Problem to solve
Copy the part of the worker safety passage that begins with the words "Michigan had good-to-excellent" and stops after "of Statistics numbers.".

Given passage
Date Posted: July 1 2011

Michigan had good-to-excellent marks among the states in a worker safety scorecard issued this spring by the AFL-CIO titled, Death on the Job: The Toll of Neglect.

Our state was tied for the 10th lowest on-the-job fatality rate for workers, and was in the middle of the pack among the states with an injury/illness rate of 4.2 per 100,000 workers, although information for 10 states was unavailable in this category. The information was based on incidents that occurred in 2009 using preliminary Bureau of Labor of Statistics numbers.

The report said nationwide, in this the 40th anniversary year of the founding of the Occupational Safety and Health Act, “workers in the United States need more safety and health protection, not less. Forty years after the passage of OSHA, there is much more work to be done.”

Following are some nuggets from the report:

* In 2009, 4,340 workers were killed on the job – an average of 12 workers every day – and an estimated 50,000 died from occupational diseases. More than 4.1 million work-related injuries and illnesses were reported, but it said that number is likely two-to-three times greater.

* The cost of job injuries and illnesses, the report said, “is enormous” – estimated at $159 billion to $318 billion a year for direct and indirect costs of disabling injuries.

Information provided

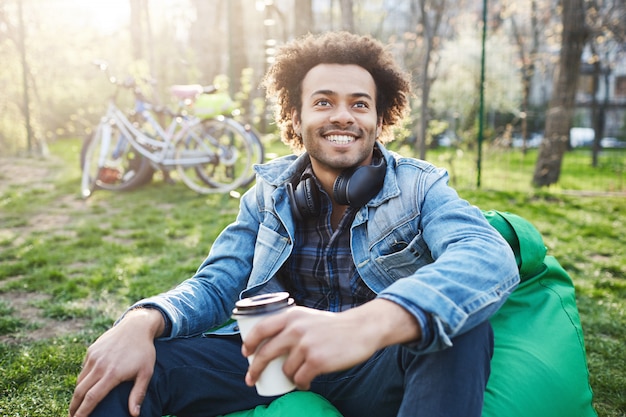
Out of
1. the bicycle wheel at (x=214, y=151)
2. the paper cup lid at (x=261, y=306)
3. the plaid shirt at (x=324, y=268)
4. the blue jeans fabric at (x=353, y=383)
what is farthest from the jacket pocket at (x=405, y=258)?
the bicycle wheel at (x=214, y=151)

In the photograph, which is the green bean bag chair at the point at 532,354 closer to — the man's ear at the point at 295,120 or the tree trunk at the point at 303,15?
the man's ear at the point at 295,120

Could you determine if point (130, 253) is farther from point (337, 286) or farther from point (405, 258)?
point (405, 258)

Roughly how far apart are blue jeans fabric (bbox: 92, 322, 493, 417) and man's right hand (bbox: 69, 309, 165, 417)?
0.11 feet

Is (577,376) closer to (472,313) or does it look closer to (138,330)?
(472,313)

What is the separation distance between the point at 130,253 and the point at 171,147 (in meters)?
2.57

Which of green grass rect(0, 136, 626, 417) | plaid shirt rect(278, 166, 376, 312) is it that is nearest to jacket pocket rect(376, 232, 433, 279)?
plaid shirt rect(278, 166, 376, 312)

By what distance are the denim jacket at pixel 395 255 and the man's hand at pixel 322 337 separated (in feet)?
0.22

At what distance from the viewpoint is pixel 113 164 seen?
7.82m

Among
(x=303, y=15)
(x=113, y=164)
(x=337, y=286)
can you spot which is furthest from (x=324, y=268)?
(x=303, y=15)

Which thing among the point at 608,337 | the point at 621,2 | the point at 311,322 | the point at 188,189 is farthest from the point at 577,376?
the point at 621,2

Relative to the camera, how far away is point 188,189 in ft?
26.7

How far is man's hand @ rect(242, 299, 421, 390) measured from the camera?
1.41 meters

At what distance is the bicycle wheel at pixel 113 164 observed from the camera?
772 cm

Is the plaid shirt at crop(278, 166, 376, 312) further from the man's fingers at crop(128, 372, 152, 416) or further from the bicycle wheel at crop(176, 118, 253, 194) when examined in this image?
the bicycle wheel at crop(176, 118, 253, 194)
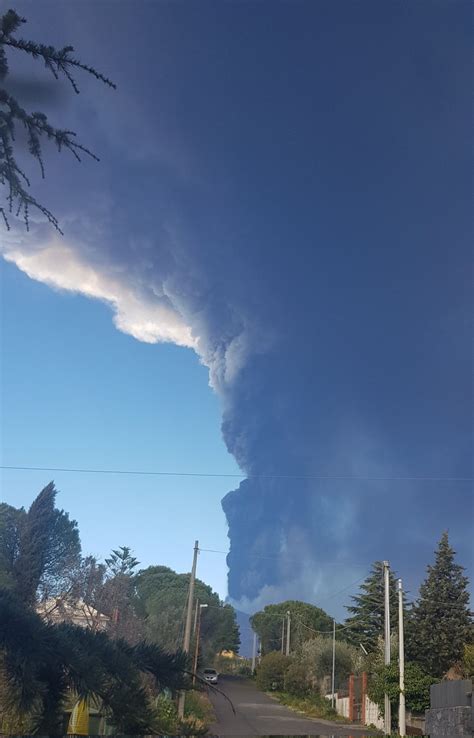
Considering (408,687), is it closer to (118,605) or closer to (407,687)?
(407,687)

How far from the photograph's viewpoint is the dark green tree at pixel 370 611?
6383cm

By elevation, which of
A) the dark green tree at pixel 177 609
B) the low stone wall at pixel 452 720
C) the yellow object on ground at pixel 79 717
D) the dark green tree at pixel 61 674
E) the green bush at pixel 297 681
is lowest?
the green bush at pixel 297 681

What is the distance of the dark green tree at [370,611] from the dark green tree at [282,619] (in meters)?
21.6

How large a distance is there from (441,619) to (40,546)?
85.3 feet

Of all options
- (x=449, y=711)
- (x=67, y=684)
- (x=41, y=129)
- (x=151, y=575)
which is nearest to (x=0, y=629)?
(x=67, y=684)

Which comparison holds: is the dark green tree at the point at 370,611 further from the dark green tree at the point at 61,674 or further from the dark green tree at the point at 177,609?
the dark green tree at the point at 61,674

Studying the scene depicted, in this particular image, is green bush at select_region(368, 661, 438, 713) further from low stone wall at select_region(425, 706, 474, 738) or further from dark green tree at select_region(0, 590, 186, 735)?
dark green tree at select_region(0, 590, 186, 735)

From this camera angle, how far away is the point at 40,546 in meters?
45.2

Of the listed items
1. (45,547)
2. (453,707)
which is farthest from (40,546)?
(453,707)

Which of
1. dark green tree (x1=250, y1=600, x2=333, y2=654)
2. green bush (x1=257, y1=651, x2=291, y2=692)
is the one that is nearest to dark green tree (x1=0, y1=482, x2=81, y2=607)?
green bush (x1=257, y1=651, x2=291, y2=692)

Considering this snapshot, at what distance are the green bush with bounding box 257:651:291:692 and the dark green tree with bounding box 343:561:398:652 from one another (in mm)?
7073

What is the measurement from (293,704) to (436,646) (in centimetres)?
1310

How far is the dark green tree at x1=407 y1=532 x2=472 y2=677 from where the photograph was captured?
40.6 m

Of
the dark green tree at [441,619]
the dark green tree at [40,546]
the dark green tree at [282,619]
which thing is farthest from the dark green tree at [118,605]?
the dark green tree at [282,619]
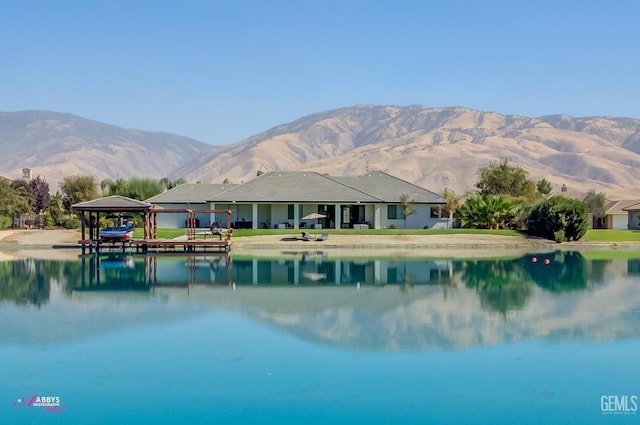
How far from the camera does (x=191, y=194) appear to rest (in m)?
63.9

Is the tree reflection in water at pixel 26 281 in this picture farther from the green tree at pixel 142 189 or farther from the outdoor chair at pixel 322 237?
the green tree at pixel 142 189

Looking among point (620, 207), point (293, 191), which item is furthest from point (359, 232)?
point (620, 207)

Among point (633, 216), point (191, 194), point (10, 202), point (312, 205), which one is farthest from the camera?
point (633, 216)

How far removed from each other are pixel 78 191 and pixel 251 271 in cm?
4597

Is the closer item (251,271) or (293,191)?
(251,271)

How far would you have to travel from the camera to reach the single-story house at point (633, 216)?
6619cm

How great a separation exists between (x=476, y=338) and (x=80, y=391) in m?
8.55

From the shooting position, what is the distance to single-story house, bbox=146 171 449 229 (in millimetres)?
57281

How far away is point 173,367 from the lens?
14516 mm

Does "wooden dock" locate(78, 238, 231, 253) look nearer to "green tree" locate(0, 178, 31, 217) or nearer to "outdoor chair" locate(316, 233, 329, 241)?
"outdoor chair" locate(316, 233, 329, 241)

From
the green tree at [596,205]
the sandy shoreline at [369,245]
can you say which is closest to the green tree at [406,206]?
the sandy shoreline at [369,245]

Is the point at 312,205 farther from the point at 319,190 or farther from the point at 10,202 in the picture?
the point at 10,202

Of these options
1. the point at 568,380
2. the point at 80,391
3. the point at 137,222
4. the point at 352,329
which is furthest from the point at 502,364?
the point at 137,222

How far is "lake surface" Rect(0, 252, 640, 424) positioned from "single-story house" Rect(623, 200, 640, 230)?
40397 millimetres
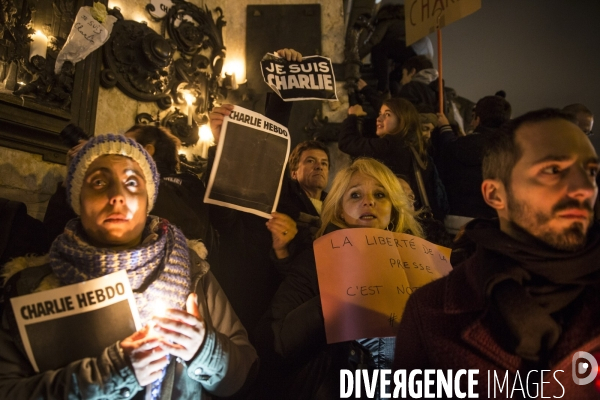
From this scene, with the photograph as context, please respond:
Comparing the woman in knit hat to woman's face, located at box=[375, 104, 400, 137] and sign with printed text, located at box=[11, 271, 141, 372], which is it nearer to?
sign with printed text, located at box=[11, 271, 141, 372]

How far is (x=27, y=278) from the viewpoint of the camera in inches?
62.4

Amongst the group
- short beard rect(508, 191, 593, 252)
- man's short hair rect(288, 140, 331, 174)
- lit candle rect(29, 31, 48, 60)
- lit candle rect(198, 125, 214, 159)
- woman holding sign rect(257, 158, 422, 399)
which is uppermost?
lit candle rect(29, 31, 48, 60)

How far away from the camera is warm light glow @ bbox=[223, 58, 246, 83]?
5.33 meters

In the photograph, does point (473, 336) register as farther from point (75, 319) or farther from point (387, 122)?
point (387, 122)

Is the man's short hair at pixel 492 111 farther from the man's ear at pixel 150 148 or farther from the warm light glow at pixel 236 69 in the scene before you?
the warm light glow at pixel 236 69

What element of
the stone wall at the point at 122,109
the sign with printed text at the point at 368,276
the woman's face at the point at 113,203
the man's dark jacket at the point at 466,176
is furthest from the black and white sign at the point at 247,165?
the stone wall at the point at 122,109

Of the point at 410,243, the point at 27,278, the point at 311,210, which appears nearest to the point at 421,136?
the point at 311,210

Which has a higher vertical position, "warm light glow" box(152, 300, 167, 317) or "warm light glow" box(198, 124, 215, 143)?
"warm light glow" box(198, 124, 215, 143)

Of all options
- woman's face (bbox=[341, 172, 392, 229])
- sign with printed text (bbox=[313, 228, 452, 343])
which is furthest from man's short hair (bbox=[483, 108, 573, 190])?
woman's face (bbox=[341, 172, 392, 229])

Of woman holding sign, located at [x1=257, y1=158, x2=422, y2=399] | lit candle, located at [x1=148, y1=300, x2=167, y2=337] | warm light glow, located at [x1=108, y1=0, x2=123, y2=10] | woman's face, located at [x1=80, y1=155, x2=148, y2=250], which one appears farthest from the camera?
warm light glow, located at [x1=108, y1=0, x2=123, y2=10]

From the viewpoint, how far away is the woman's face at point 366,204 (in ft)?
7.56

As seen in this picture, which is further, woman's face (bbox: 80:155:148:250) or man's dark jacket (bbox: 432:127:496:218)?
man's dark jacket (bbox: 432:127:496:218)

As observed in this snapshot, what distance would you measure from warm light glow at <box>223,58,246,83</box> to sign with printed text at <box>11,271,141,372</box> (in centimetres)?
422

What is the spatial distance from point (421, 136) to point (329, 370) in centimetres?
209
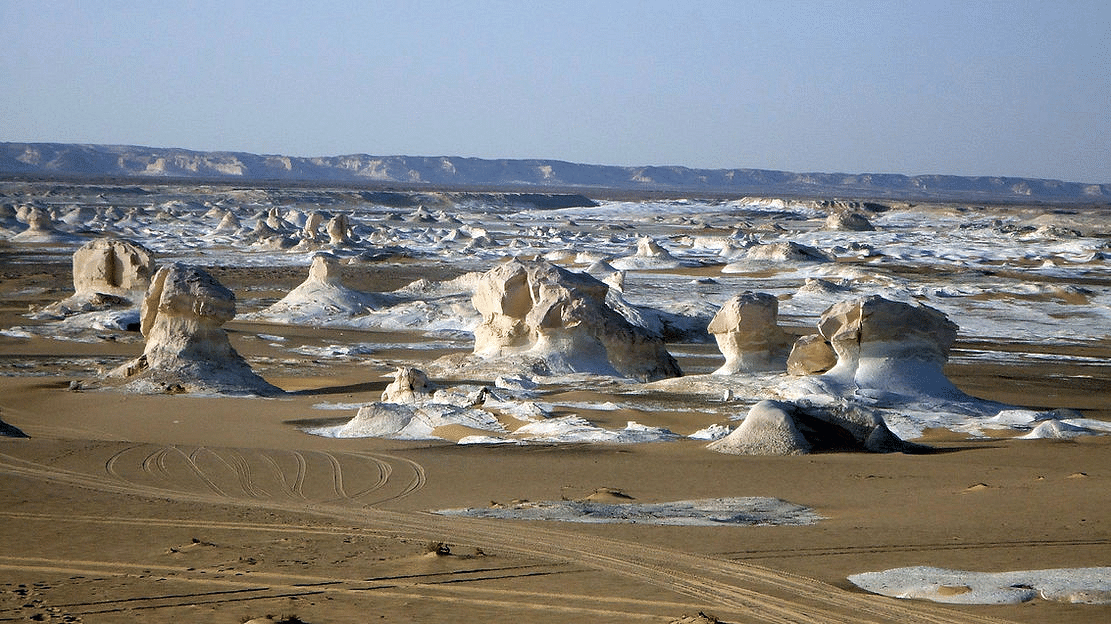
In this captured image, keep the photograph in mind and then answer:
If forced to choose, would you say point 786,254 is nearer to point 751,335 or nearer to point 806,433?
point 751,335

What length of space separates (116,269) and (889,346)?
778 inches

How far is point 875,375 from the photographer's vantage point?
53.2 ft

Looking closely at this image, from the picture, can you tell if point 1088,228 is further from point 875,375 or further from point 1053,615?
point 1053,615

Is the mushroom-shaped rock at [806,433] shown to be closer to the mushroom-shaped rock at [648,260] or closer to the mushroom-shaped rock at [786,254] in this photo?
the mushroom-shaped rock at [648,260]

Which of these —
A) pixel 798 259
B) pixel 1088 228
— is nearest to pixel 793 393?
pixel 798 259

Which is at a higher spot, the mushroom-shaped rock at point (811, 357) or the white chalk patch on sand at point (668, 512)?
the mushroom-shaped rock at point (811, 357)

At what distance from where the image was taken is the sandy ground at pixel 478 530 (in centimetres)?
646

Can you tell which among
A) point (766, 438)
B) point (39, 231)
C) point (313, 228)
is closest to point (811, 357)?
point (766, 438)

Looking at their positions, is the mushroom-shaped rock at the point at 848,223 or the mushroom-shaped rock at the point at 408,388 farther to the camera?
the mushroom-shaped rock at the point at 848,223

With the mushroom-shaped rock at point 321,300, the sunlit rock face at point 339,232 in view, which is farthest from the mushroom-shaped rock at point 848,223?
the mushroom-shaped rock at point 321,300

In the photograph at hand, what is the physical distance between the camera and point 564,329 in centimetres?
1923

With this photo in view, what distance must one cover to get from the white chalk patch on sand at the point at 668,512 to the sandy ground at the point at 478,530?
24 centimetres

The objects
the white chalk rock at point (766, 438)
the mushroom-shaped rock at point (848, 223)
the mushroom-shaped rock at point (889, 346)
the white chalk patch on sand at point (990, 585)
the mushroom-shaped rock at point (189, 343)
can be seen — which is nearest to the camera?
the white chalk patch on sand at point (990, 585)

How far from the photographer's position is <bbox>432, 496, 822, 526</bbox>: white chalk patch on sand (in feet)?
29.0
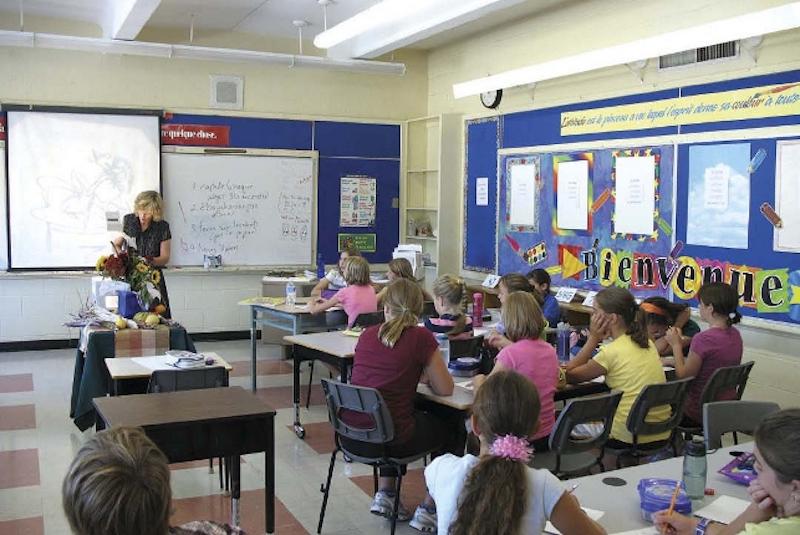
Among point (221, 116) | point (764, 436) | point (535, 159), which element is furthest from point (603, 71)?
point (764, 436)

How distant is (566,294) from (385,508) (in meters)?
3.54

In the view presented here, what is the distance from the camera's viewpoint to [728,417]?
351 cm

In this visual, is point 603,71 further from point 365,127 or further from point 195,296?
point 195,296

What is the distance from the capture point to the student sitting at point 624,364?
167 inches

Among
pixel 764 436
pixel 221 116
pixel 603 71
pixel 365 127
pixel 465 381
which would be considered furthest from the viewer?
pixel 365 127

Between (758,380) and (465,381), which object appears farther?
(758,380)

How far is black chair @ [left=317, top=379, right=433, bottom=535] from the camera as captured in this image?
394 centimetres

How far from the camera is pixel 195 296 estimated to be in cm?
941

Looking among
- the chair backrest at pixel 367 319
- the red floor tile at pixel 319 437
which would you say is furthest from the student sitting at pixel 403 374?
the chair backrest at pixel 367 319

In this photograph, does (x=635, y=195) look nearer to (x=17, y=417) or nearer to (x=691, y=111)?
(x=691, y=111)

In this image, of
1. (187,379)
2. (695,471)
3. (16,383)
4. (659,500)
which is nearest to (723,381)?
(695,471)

Answer to this task
Michigan had good-to-excellent marks among the states in a worker safety scorecard issued this spring by the AFL-CIO titled, Death on the Job: The Toll of Neglect.

Our state was tied for the 10th lowest on-the-job fatality rate for workers, and was in the middle of the pack among the states with an injury/illness rate of 4.2 per 100,000 workers, although information for 10 states was unavailable in this category. The information was based on incidents that occurred in 2009 using preliminary Bureau of Labor of Statistics numbers.